“A vida é suficientemente
amarga para que, além disso, fiquemos chorosos, melindrosos ou histéricos só
porque algo se antepôs em nosso caminho e não nos deixa seguir nosso percurso
até a felicidade, que às vezes vai lado a lado com o desatino.”
***
Domingo,
17 de março
Se eu algum dia me suicidar,
será num domingo. É o dia mais desalentador, o mais sem graça. Quem me dera
ficar na cama até tarde, pelo menos até as nove ou as dez, mas às seis e meia
acordo sozinho e já não consigo pregar o olho. Às vezes penso o que farei
quando toda a minha vida for domingo. Quem sabe? Vai ver que me acostumo a
despertar às dez horas. Fui almoçar no Centro, porque os rapazes saíram para o
fim de semana fora, cada um para seu lado. Comi sozinho. Nem sequer tive forças
para entabular com o garçom o fácil e ritualístico intercâmbio de opiniões
sobre o calor e os turistas. Duas mesas adiante, havia outro solitário. Tinha o
cenho franzido, partia os pãezinhos a socos. Duas ou três vezes olhei para ele,
e numa oportunidade seus olhos cruzaram com os meus. Tive a impressão de que
ali havia ódio. O que haveria para ele nos meus olhos? Deve ser uma regra
geral, isso de nós, os solitários, não simpatizarmos uns com os outros. Ou será
que, simplesmente, somos antipáticos?
Voltei para casa, dormi a sesta
e me levantei pesado, de mau humor. Tomei uns mates, mas estavam amargos, e me
aborreci. Então me vesti e fui outra vez ao Centro. Desta vez me meti num café;
consegui uma mesa junto à janela. Em um lapso de uma hora e 15, passaram
exatamente 35 mulheres interessantes. Para me entreter, fiz uma estatística
sobre o que mais me agradava em cada uma. Anotei tudo no guardanapo de papel.
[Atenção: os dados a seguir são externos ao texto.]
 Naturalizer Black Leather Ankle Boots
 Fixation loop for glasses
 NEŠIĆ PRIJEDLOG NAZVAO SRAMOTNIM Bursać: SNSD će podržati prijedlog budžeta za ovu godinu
Este é o resultado. De duas, gostei de cara; de quatro, do cabelo; de seis, do
busto; de oito, das pernas; de 15, do traseiro. Ampla vitória dos traseiros.
*
Segunda,
18 de março
Ontem Esteban voltou à
meia-noite, Jaime à meia-noite e meia, Blanca à uma da manhã. Escutei todos,
captei minuciosamente cada ruído, cada passo, cada palavrão murmurado. Acho que
Jaime veio um pouco bêbado. Pelo menos, tropeçava nos móveis e por quase meia
hora manteve aberta a torneira da pia. Os xingamentos, no entanto, eram de
Esteban, que nunca bebe. Quando Blanca chegou, Esteban disse a ela alguma coisa
lá do seu quarto, e ela o mandou ir cuidar da própria vida. Depois, silêncio.
Três horas de silêncio. A insônia é a peste dos meus fins de semana. Quando eu
me aposentar, será que não vou dormir nunca?
Hoje de manhã, falei somente
com Blanca. Disse que não me agradava que ela chegasse àquela hora. Ela não é
insolente, de modo que não merecia meus resmungos. Mas acima disso está o
dever, o dever de pai e mãe. Eu deveria ser os dois ao mesmo tempo, e creio que
não sou nada. Senti que passava dos limites quando me ouvi perguntar, em tom de
admoestação: "O que você andou fazendo? Aonde foi?" Ela então,
enquanto passava manteiga na torrada, respondeu: "Por que você se sente
obrigado a bancar o mau? Há duas coisas das quais temos certeza: que temos
carinho um pelo outro e que eu não estou fazendo nada errado." Fiquei
derrotado. Ainda assim acrescentei, só mesmo para salvar as aparências:
"Tudo depende do que você entende por errado".
* * *
Esses textos foram extraídos de
A trégua, de Mario Benedetti. Um
livro excepcional, daqueles que quando a gente começa a ler não dá vontade de
parar, mas que quando chega ao final, seja por simplesmente terminá-lo ou pelos
acontecimentos derradeiros, dá uma sensação de desamparo, de algo que vai
deixar de ter ou de acompanhar, enfim, uma perda. Não sinto constrangimento em
admitir que me emocionei a ponto de deixar rolar algumas lágrimas enquanto lia
o finalzinho do livro, talvez pelo fato de eu ter me envolvido demais com o
narrador/personagem. Na verdade, sempre me envolvo, me aprofundo bastante nos
livros que leio, principalmente em romances tocantes como esse.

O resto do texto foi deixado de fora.